Khalil is not a believer in dieting, though she tries to eat well. If someone wants to lose weight, it is 90 per cent about the food and 10 per cent about doing sports, she commented. However, staying fit is another story, she said, as one has to eat the right food and do strength training to avoid injury.

She attributes the fact that she does not suffer from the symptoms other Egyptian women her age have to sports and proper training.

Joint pain is a common complaint among Egyptian women, for example. Khalil eats lots of vegetables and fish with an occasional intake of chicken and meat. She takes in carbohydrates that she loads up before her races for energy. She avoids dairy products, sugar and sweets completely.
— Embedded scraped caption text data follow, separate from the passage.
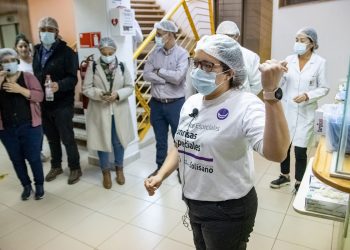 Delegación de Fundación Olimpiadas Especiales y Fundación Golisano visitan Facultad de Odontología UV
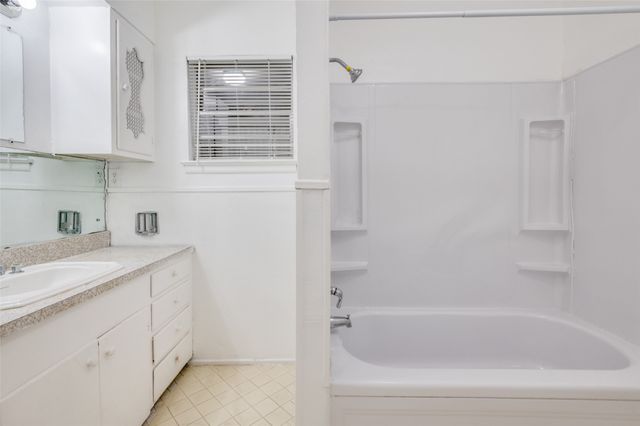 2101 Bradford Drive, Arlington, TX 76010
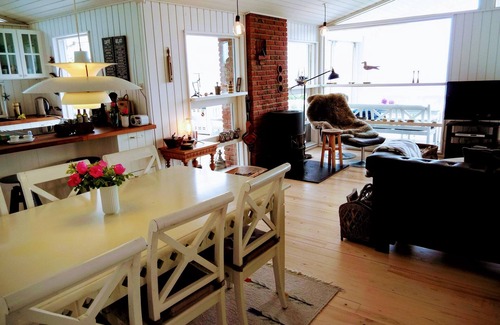 Smidstrup Strand Cottage | Panoramic sea view by the beach. Up to 10 guests in Gilleleje - Northern Zealand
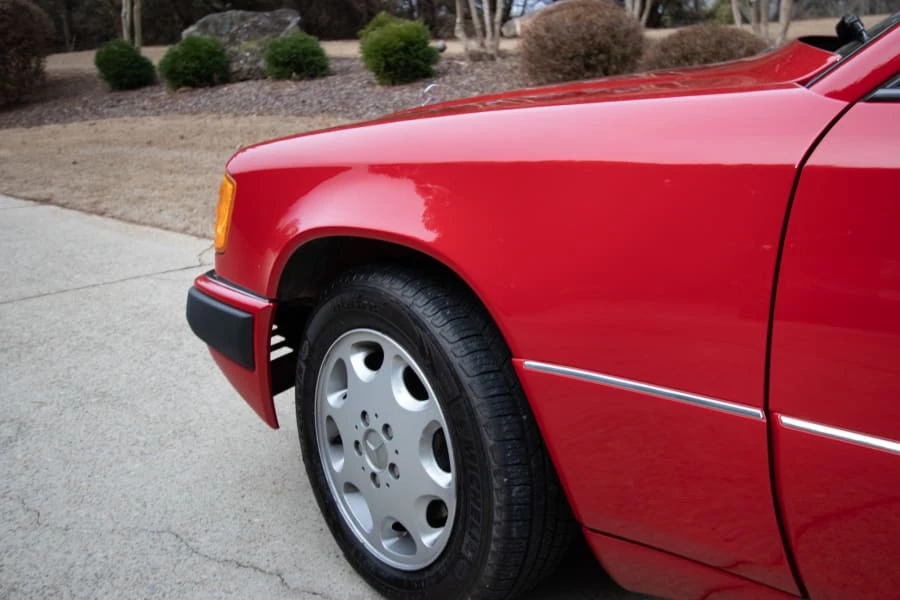 1993 Mercedes-Benz W124 E-Class - Image 8 of 31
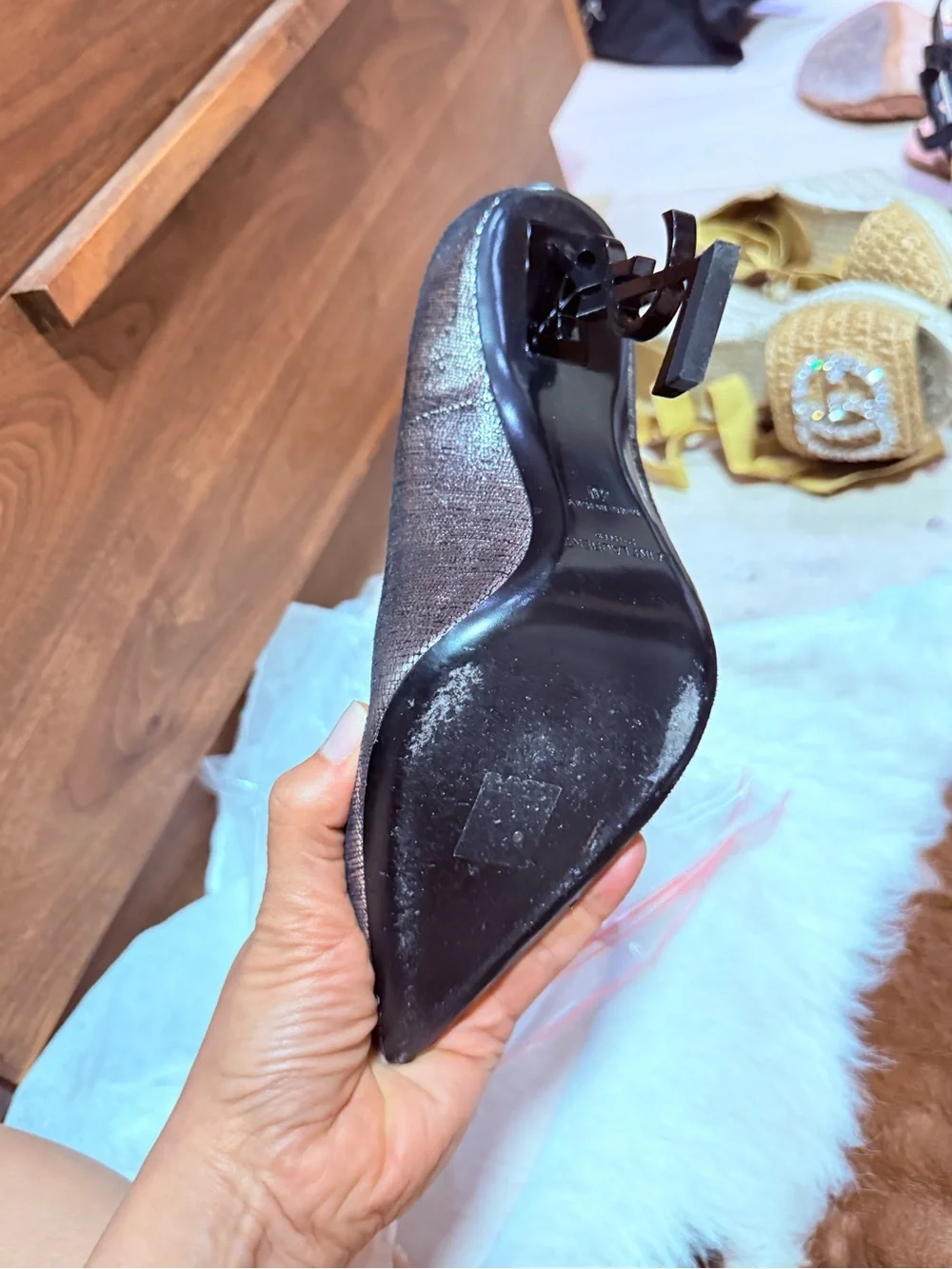 Saint Laurent Silver Pointed-Toe Heels - Picture 2 of 4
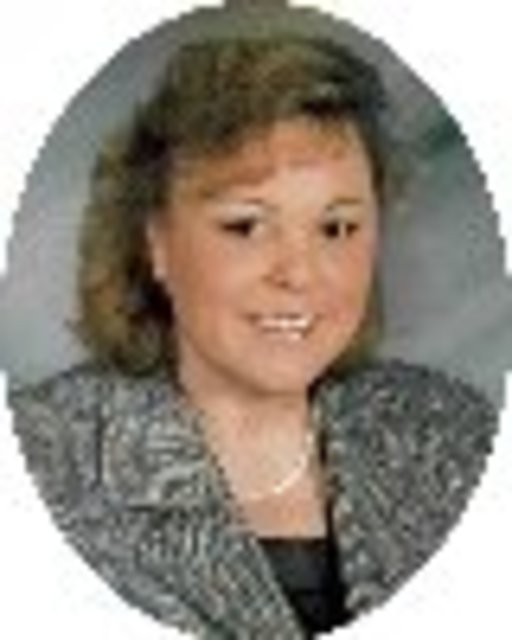 Headshot of Suzanne Alverio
Khalil took her activities up a notch in 2014 when she decided to do a triathlon in Hurghada. It comprised a swim of 1.5 km, a bicycle route of 40 km and a run of 10 km. Compared to the Ironman competition she is now heading for early next month, the Hurghada event was a walk in the park. Khalil now trains for between three to four hours a day. She has had to drop her aerobics classes for lack of time. She can think about the competition now, she says, as her two sons are now at university.

She did her first Ironman competition in 2014, but was disqualified. She did not know the rules and did not keep to the cut-off time. “It was hard because I had made it through the toughest parts of the swimming and an uphill cycling route that I had not trained for,” she said. She thought she would not do this to herself again, but then decided to go through the challenge again, this time with a trainer.

She worked with Khadeeja Amin who herself successfully completed an Ironman competition in Majorca, Spain, in 2014. It paid off.

Khalil entered the May 2016 Ironman competition and came in seventh in her age category. She was the first Egyptian mother to complete the Ironman contest, many said.

Khalil is going to compete again this October because she wants to have another go at the competition, especially as she has just turned 50. However, she does not believe she will attempt it a fourth time. She does not want it to become an obsession, as this could take her away from her family. Even when they go on holiday, she is sometimes unable to join them because she cannot interrupt her training.

Her next target is the Boston Marathon scheduled for April 2017. Getting accepted in the marathon is an honour in itself, as only runners with the highest records are accepted.

Khalil is proud of what she has become. She thinks she is a positive role model for her two sons, also into sports. The oldest, Mohamed, likes running, while the younger, Ahmed, prefers swimming. They will both be joining their mother in the Hurghada triathlon next December and together they will do a relay. “The fact that strangers are encouraged to do sports just by seeing what I do is rewarding,” Khalil said.

She praises all those who have increased sports awareness in recent years in Egypt, those who have led by example and those who have encouraged young people.  “What is important is that trainers know what they are doing to avoid injuries to competitors,” she stressed.

She does not know where life will take her. Right now she is focused on Boston. The opportunities are endless: she could take up coaching, or maybe pursue a certification as a nutrition expert. She does not know. But going back to her daily aerobics routine might no longer be satisfactory.